Un ITOM comporte neuf composantes fondamentales. Ces composantes doivent pouvoir être mises en œuvre de manière synchronisée afin d’obtenir des résultats stratégiques et de concrétiser leurs propositions de valeur. Ces différentes composantes constituent conjointement tout un système et ont des liens d’interdépendance. Si le DSI apporte des modifications à l’une de ces composantes, il y a un risque que cela entraîne une réaction en chaîne sur une ou plusieurs autres.
Dans la pratique, les entreprises informatiques orientent leur ITOM de manière à obtenir l’un des trois résultats potentiels, qui dépendent du contexte, du modèle et de la stratégie de l’entreprise, ainsi que du rôle de l’informatique au sein de l’entreprise ou de l’unité opérationnelle où elle opère.

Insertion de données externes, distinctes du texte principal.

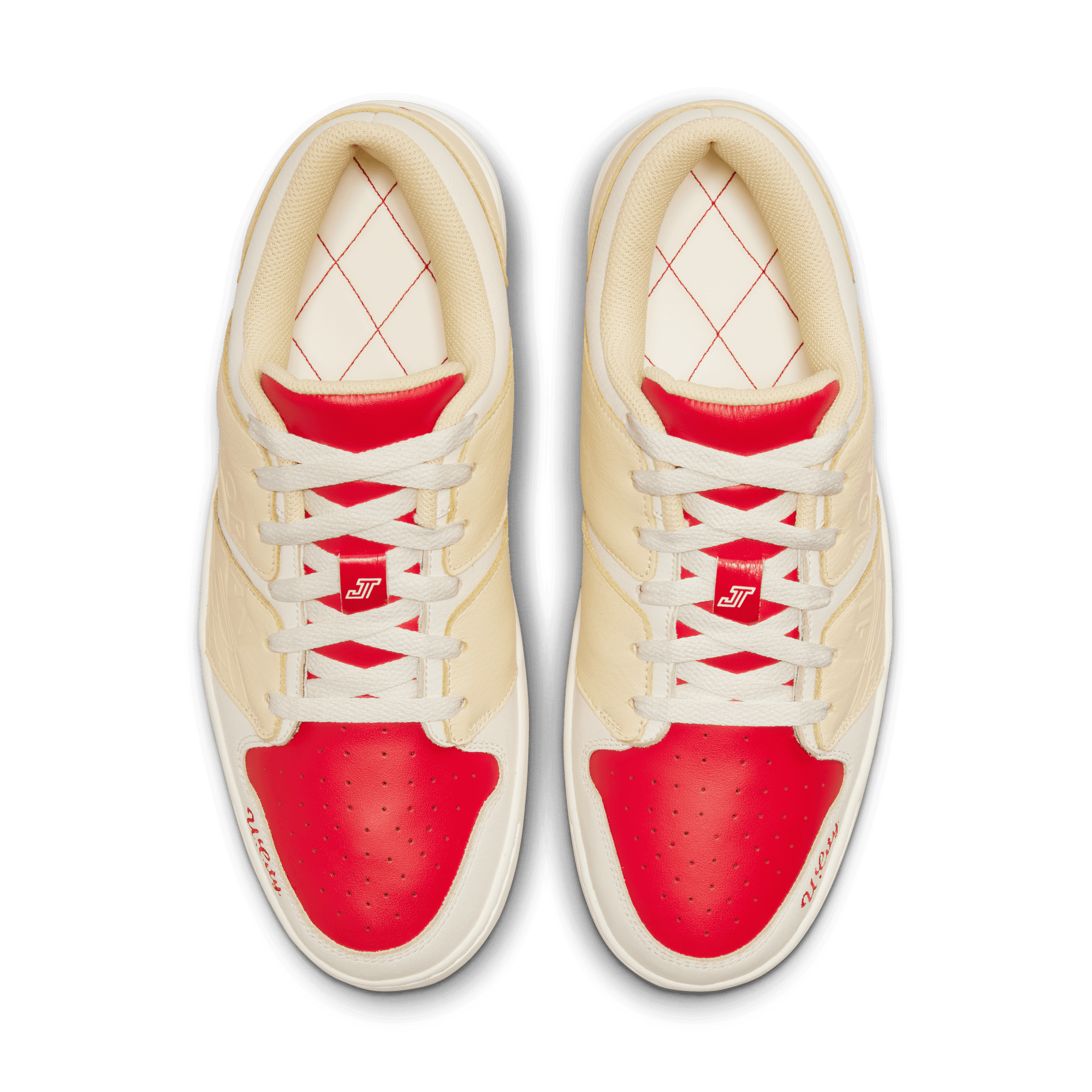 Air Jordan FOOTWEAR Air Jordan Nu Retro 1 Low 'Fresh Ink - Men's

Ces trois résultats potentiels sont les suivants :
Favoriser l’efficacité du service informatique
Améliorer les performances commerciales
Transformer l’entreprise en créant un avantage concurrentiel ou de la croissance dans toute l’entreprise
Ces trois modèles opérationnels peuvent être appliqués au sein d’un même service informatique ou au sein de plusieurs équipes informatiques réparties dans l’ensemble de l’entreprise. Par exemple, une équipe informatique au sein d’une division opérationnelle ou d’une agence peut avoir un objectif de transformation des activités, tandis qu’une entité informatique globale ou centrale au sein de la même entreprise peut se concentrer sur le renforcement du rendement global de l’entreprise.
Chaque modèle successif s’appuie sur les capacités du modèle d’exploitation qui l’a précédé.
Ainsi, si une équipe informatique décide de transitionner vers un modèle d’exploitation différent (par exemple du modèle 1 au modèle 2), elle doit veiller à ce que cette transition :
Demande un niveau plus élevé de maturité de la part de l’équipe informatique et de l’entreprise
Apporte des niveaux plus élevés de valeur stratégique à l’entreprise
Requiert des niveaux plus élevés d’engagement avec les parties prenantes de l’entreprise
Les DSI doivent choisir le modèle le plus approprié pour chaque service informatique de l’entreprise, en fonction des attentes de l’entreprise et en collaboration avec l’équipe dirigeante. La sélection d’un mauvais ITOM ou une mauvaise configuration des neuf composantes pourrait entraîner l’échec de la mise en œuvre de la stratégie. Par exemple, si le résultat escompté du modèle d’exploitation ITOM est de stimuler les résultats de l’entreprise, mais que le personnel se consacre plutôt à l’efficacité des services informatiques, ces derniers ne seront pas en mesure d’assurer le leadership technologique proactif nécessaire à la réalisation des objectifs fixés. Par ailleurs, si le résultat escompté du modèle d’exploitation est la transformation de l’entreprise, mais que la gouvernance et les pouvoirs décisionnels sont axés sur des systèmes de contrôle traditionnels, l’exécution du plan stratégique en pâtira.